I don’t remember going to an imposition of ashes during my years at Bethesda, although I may have gone to one during my prep school years at St. Andrew’s. I didn’t do many as a Roman Catholic, and there’s a good reason for that: Ash Wednesday isn’t a Holy Day of Obligation for Roman Catholics in the U.S.! (Neither is Good Friday.) I was faithful to the days of obligation (and that was back in the day when you went to them during the week, and not this “move to Sunday” rubbish) but Ash Wednesday wasn’t one of them.
Turning to the issue of fast and abstinence, the regulations for those haven’t changed either, as this from the U.S. Conference of Catholic Bishops attests:
Ash Wednesday and Good Friday are obligatory days of fasting and abstinence for Catholics. In addition, Fridays during Lent are obligatory days of abstinence.
For members of the Latin Catholic Church, the norms on fasting are obligatory from age 18 until age 59. When fasting, a person is permitted to eat one full meal, as well as two smaller meals that together are not equal to a full meal. The norms concerning abstinence from meat are binding upon members of the Latin Catholic Church from age 14 onwards.
The fast was put more simply back in the day: skip one meal. As a student at Texas A&M, unencumbered by my Baptistic mother, I fasted the entire day when I could.
With the abstinence, being an engineering student at Texas A&M had one bonus for Texas Catholics: there was a McDonald’s across the street from the Zachry Engineering Centre, which allowed the convenient weekly Lenten consumption of the Filet-o-Fish sandwich. We now know that this was the whole point of that menu item.

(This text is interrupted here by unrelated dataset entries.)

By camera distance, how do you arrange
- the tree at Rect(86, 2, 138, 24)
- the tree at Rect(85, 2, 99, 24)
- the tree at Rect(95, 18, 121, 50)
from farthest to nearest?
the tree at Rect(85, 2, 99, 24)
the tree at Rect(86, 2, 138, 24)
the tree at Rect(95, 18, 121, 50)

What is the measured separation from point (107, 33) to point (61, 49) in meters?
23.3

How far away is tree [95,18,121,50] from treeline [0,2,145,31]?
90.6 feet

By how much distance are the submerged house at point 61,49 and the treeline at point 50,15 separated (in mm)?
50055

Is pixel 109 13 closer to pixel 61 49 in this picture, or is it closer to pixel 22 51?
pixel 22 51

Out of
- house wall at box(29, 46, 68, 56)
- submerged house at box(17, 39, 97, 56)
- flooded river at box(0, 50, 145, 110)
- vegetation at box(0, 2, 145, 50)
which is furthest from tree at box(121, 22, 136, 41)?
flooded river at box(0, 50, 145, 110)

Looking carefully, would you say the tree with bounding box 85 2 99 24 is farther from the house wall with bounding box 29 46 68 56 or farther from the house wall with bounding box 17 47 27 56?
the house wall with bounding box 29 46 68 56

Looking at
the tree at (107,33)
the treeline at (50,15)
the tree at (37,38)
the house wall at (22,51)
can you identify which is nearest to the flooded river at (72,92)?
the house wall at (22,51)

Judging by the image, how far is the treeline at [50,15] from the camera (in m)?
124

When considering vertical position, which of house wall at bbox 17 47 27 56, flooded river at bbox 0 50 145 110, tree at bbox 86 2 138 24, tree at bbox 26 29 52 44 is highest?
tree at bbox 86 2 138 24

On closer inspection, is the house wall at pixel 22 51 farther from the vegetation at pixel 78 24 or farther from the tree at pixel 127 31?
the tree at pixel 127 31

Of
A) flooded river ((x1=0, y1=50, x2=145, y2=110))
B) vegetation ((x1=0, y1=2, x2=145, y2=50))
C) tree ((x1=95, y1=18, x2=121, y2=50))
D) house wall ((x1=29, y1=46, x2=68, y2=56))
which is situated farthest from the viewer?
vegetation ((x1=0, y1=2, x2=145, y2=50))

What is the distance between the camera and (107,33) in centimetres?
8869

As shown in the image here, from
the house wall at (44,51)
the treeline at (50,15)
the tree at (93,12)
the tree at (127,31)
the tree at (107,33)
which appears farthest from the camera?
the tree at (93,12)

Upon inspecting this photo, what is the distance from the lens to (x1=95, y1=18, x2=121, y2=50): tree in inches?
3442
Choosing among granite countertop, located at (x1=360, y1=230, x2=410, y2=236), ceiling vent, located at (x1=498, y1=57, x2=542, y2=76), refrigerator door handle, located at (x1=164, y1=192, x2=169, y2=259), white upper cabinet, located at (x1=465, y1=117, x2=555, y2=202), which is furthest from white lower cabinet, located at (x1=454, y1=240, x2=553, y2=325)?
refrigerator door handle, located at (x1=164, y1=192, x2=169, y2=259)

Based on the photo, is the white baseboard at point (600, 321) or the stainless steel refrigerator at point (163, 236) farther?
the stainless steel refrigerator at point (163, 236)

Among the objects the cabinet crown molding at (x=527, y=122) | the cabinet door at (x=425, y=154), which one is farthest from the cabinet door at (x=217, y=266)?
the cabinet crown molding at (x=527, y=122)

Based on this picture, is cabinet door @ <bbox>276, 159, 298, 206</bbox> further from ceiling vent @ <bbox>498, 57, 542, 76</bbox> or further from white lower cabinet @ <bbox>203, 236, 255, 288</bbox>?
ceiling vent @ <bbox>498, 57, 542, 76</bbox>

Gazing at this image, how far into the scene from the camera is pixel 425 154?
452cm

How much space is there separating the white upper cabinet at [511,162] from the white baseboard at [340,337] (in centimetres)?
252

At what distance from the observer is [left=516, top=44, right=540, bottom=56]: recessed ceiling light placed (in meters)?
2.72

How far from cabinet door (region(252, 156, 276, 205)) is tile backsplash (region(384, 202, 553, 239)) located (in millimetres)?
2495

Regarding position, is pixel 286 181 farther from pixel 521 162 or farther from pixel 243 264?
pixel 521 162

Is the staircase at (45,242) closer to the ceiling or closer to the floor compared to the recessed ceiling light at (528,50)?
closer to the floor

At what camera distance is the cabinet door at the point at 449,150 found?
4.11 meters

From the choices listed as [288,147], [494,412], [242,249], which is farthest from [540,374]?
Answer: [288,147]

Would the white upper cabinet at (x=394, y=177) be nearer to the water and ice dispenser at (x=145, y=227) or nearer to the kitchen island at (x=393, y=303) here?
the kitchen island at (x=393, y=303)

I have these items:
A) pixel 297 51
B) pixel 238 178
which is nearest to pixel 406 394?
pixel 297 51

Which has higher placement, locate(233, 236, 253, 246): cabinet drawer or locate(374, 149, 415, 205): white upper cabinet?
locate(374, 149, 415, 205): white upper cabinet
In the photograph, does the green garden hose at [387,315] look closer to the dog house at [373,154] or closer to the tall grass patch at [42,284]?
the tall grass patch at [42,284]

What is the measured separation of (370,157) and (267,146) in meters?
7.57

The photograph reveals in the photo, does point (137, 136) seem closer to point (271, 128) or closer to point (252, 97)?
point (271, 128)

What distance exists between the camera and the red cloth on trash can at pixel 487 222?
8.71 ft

For those exhorting us to “up our game” on Lent–Anglo-Catholic, Trad or exvangelical liturgical enthusiast–the simple requirements of post-Vatican II Roman Catholicism may come as a shock. But the truth is that Roman Catholicism instituted the imposition of ashes and all of the Lenten practices that followed, and it has–for better or worse–adapted those to life today. That should give pause to the “more Catholic than the Pope” people of all kinds, and perhaps should turn the rest of us away from trying to keep up with the Joneses and do something that will draw us closer to God between now and the time we celebrate His Resurrection.